> INSTRUCTIONS FOR THE TASK:
Please output the lines below as a Markdown table with the columns No. and Line, giving each row a number and skipping any blank lines.

---- RECORDS PROVIDED

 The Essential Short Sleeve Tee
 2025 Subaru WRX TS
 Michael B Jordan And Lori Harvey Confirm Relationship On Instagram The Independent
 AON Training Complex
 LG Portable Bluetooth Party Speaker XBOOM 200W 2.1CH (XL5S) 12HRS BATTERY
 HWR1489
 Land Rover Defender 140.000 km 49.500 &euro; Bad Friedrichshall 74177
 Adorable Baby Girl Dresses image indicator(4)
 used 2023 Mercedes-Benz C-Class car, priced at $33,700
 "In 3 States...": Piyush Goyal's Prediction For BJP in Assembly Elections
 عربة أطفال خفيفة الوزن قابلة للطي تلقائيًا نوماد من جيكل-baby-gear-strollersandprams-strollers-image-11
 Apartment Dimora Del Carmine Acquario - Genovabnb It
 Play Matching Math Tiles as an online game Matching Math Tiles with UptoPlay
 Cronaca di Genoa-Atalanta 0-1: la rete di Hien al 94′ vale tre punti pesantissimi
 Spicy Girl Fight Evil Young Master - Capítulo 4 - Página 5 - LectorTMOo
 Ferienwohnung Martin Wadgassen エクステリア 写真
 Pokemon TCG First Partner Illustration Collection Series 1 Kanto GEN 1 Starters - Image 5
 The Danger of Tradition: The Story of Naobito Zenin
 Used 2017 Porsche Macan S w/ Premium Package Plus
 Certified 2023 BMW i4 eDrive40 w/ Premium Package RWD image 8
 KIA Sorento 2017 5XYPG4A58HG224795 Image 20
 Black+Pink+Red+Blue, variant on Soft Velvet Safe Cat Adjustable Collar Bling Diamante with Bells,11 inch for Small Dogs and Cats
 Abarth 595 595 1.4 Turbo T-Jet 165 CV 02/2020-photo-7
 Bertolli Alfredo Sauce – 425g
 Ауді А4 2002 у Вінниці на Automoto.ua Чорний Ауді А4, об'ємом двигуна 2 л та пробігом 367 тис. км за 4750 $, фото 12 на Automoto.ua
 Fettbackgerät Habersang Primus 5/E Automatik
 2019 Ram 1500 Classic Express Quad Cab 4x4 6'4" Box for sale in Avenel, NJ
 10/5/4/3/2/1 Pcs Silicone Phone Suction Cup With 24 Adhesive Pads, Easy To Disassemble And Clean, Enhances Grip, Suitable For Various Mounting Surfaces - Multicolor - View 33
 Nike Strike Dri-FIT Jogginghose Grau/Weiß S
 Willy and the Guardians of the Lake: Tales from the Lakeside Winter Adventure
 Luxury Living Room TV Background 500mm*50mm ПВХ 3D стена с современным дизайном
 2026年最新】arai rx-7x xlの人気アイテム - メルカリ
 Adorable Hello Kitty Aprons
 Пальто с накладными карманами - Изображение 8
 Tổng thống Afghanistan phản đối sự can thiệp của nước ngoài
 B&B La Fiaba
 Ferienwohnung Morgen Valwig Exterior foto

--------

> RESPONSE BOX:
| No. | Line |
|---|---|
| 1 |  The Essential Short Sleeve Tee |
| 2 |  2025 Subaru WRX TS |
| 3 |  Michael B Jordan And Lori Harvey Confirm Relationship On Instagram The Independent |
| 4 |  AON Training Complex |
| 5 |  LG Portable Bluetooth Party Speaker XBOOM 200W 2.1CH (XL5S) 12HRS BATTERY |
| 6 |  HWR1489 |
| 7 |  Land Rover Defender 140.000 km 49.500 &euro; Bad Friedrichshall 74177 |
| 8 |  Adorable Baby Girl Dresses image indicator(4) |
| 9 |  used 2023 Mercedes-Benz C-Class car, priced at $33,700 |
| 10 |  "In 3 States...": Piyush Goyal's Prediction For BJP in Assembly Elections |
| 11 |  عربة أطفال خفيفة الوزن قابلة للطي تلقائيًا نوماد من جيكل-baby-gear-strollersandprams-strollers-image-11 |
| 12 |  Apartment Dimora Del Carmine Acquario - Genovabnb It |
| 13 |  Play Matching Math Tiles as an online game Matching Math Tiles with UptoPlay |
| 14 |  Cronaca di Genoa-Atalanta 0-1: la rete di Hien al 94′ vale tre punti pesantissimi |
| 15 |  Spicy Girl Fight Evil Young Master - Capítulo 4 - Página 5 - LectorTMOo |
| 16 |  Ferienwohnung Martin Wadgassen エクステリア 写真 |
| 17 |  Pokemon TCG First Partner Illustration Collection Series 1 Kanto GEN 1 Starters - Image 5 |
| 18 |  The Danger of Tradition: The Story of Naobito Zenin |
| 19 |  Used 2017 Porsche Macan S w/ Premium Package Plus |
| 20 |  Certified 2023 BMW i4 eDrive40 w/ Premium Package RWD image 8 |
| 21 |  KIA Sorento 2017 5XYPG4A58HG224795 Image 20 |
| 22 |  Black+Pink+Red+Blue, variant on Soft Velvet Safe Cat Adjustable Collar Bling Diamante with Bells,11 inch for Small Dogs and Cats |
| 23 |  Abarth 595 595 1.4 Turbo T-Jet 165 CV 02/2020-photo-7 |
| 24 |  Bertolli Alfredo Sauce – 425g |
| 25 |  Ауді А4 2002 у Вінниці на Automoto.ua Чорний Ауді А4, об'ємом двигуна 2 л та пробігом 367 тис. км за 4750 $, фото 12 на Automoto.ua |
| 26 |  Fettbackgerät Habersang Primus 5/E Automatik |
| 27 |  2019 Ram 1500 Classic Express Quad Cab 4x4 6'4" Box for sale in Avenel, NJ |
| 28 |  10/5/4/3/2/1 Pcs Silicone Phone Suction Cup With 24 Adhesive Pads, Easy To Disassemble And Clean, Enhances Grip, Suitable For Various Mounting Surfaces - Multicolor - View 33 |
| 29 |  Nike Strike Dri-FIT Jogginghose Grau/Weiß S |
| 30 |  Willy and the Guardians of the Lake: Tales from the Lakeside Winter Adventure |
| 31 |  Luxury Living Room TV Background 500mm*50mm ПВХ 3D стена с современным дизайном |
| 32 |  2026年最新】arai rx-7x xlの人気アイテム - メルカリ |
| 33 |  Adorable Hello Kitty Aprons |
| 34 |  Пальто с накладными карманами - Изображение 8 |
| 35 |  Tổng thống Afghanistan phản đối sự can thiệp của nước ngoài |
| 36 |  B&B La Fiaba |
| 37 |  Ferienwohnung Morgen Valwig Exterior foto |